Addressing the “Speed Force” Handwaving
Writers often cite a “Speed Force Sense” to handwave this navigation problem. However, if we accept this waiver, we lose the physics-based stakes. It turns a “Speedster” into a Teleporter who moves his legs for fun.
This “Teleportation” issue is most egregious in the common “Time-Stop” scenario. When we see a character like Quicksilver casually strolling through a room of frozen people, we aren’t watching a man moving fast; we are watching a film that has fundamentally broken its own rules of momentum.
Exhibit 2.1: The Kinetic Lie of Manipulation
In these sequences, the hero often stands perfectly still to manipulate objects—repositioning a guard’s hat or flicking a bullet.
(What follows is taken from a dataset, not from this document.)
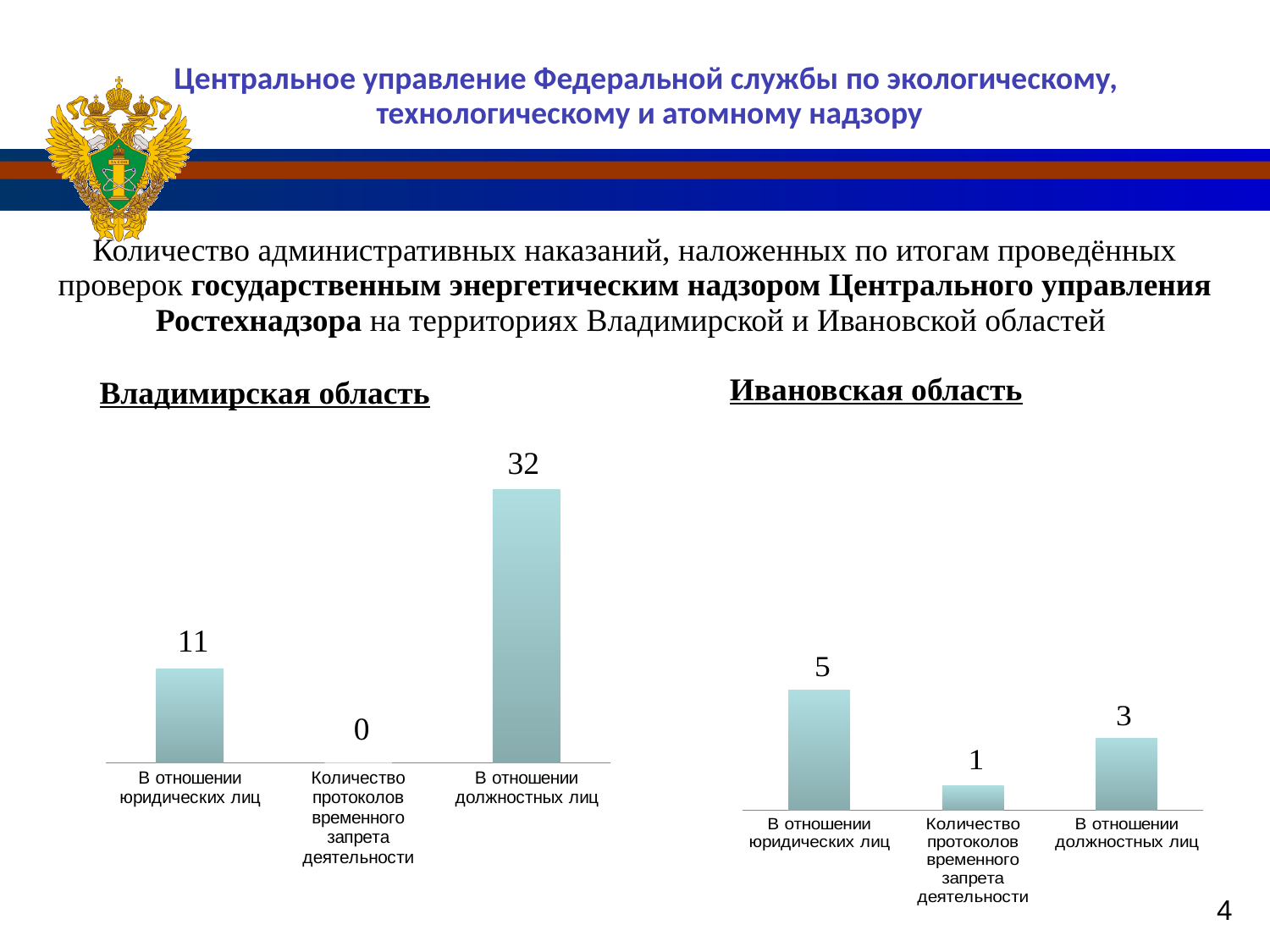
In the Ивановская область chart, which category has the highest value? В отношении юридических лиц In the Владимирская область chart, what is the value for В отношении должностных лиц? 32 How many categories does the Ивановская область chart show? 3 In the Владимирская область chart, which category has the lowest value? Количество протоколов временного запрета деятельности What type of chart is the Владимирская область chart? bar chart In the Ивановская область chart, what is the value for В отношении должностных лиц? 3 In the Ивановская область chart, what is the difference between В отношении юридических лиц and Количество протоколов временного запрета деятельности? 4 In the Владимирская область chart, what is the difference between В отношении должностных лиц and В отношении юридических лиц? 21 In the Владимирская область chart, what is the value for В отношении юридических лиц? 11 In the Владимирская область chart, what is the value for Количество протоколов временного запрета деятельности? 0 Which is larger: В отношении должностных лиц in the Владимирская область chart or В отношении должностных лиц in the Ивановская область chart? Владимирская область In the Ивановская область chart, what is the value for В отношении юридических лиц? 5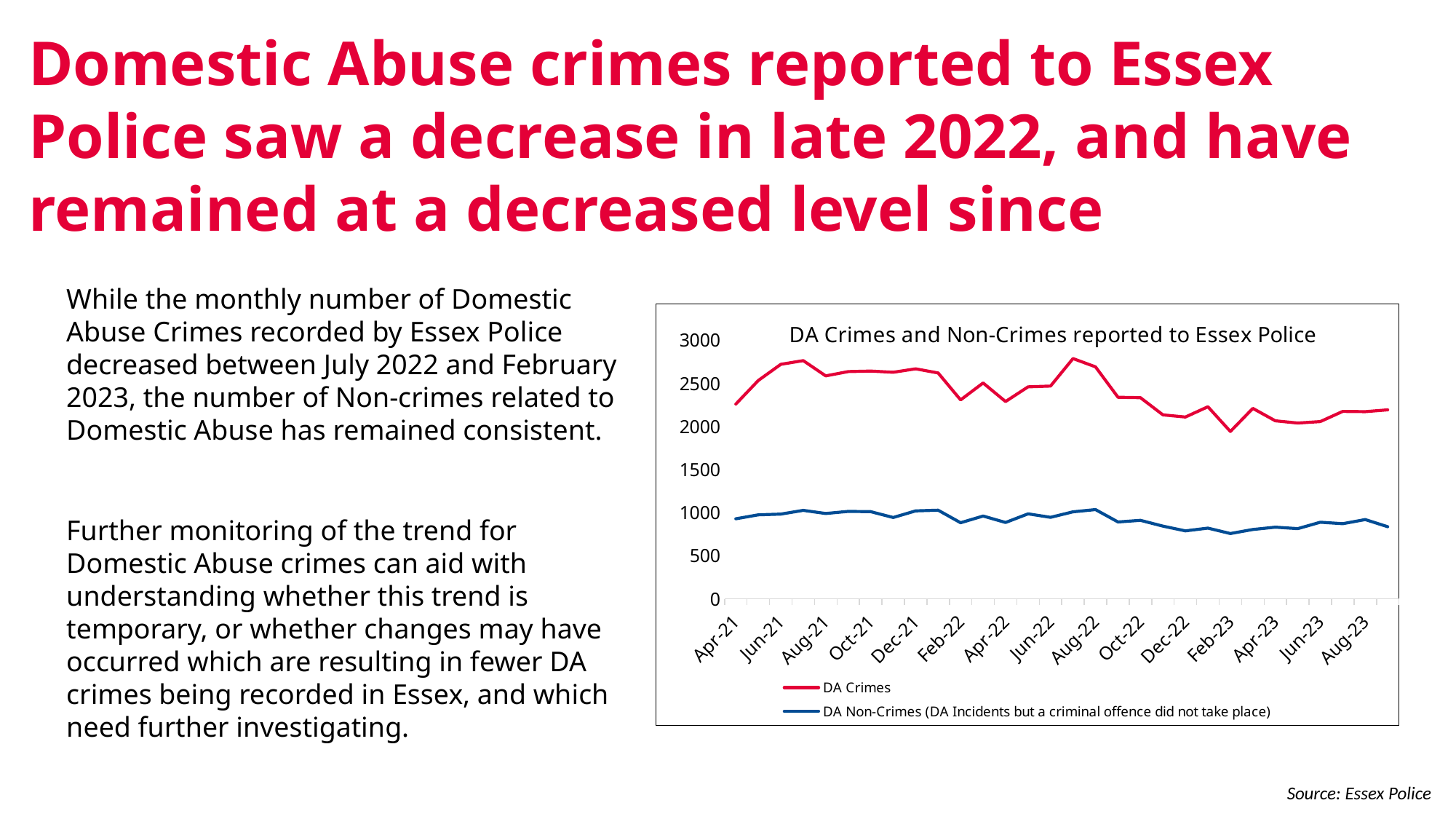
Which series has the higher value in Aug-22, DA Crimes or DA Non-Crimes? DA Crimes Is the value for DA Non-Crimes in Apr-21 greater or less than 1500? less Which series is higher across the whole period shown? DA Crimes Is the value for DA Crimes in Aug-22 greater or less than 2500? greater What kind of chart is shown on the slide? Line chart What is the title of the chart? DA Crimes and Non-Crimes reported to Essex Police Is the value for DA Crimes in Dec-22 greater or less than 2500? less Which colour is used for the DA Crimes line? Red Do DA Crimes rise or fall between Aug-22 and Feb-23? Fall How many series does the chart's legend list? 2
From a narrative perspective, the logic fully collapses here:
- Momentum Deletion: For a speedster to move a bullet while their own body is stationary, their arm must accelerate to impossible velocities and then decelerate to zero instantly. If they aren’t maintaining a constant forward gait, they aren’t “running” anymore, they have simply exited the flow of time.
- The Ghost in the Room: By treating speed as a “pause button” for the universe, filmmakers turn the character into a ghost rather than a runner. There is no conservation of momentum, no friction, and no physical consequence to their actions.
- The Contrast: This is why Dash’s jungle run is superior. He never “stops time.” He is a physical object moving through a physical world, and the narrative reality of the scene is maintained because his momentum has consequences.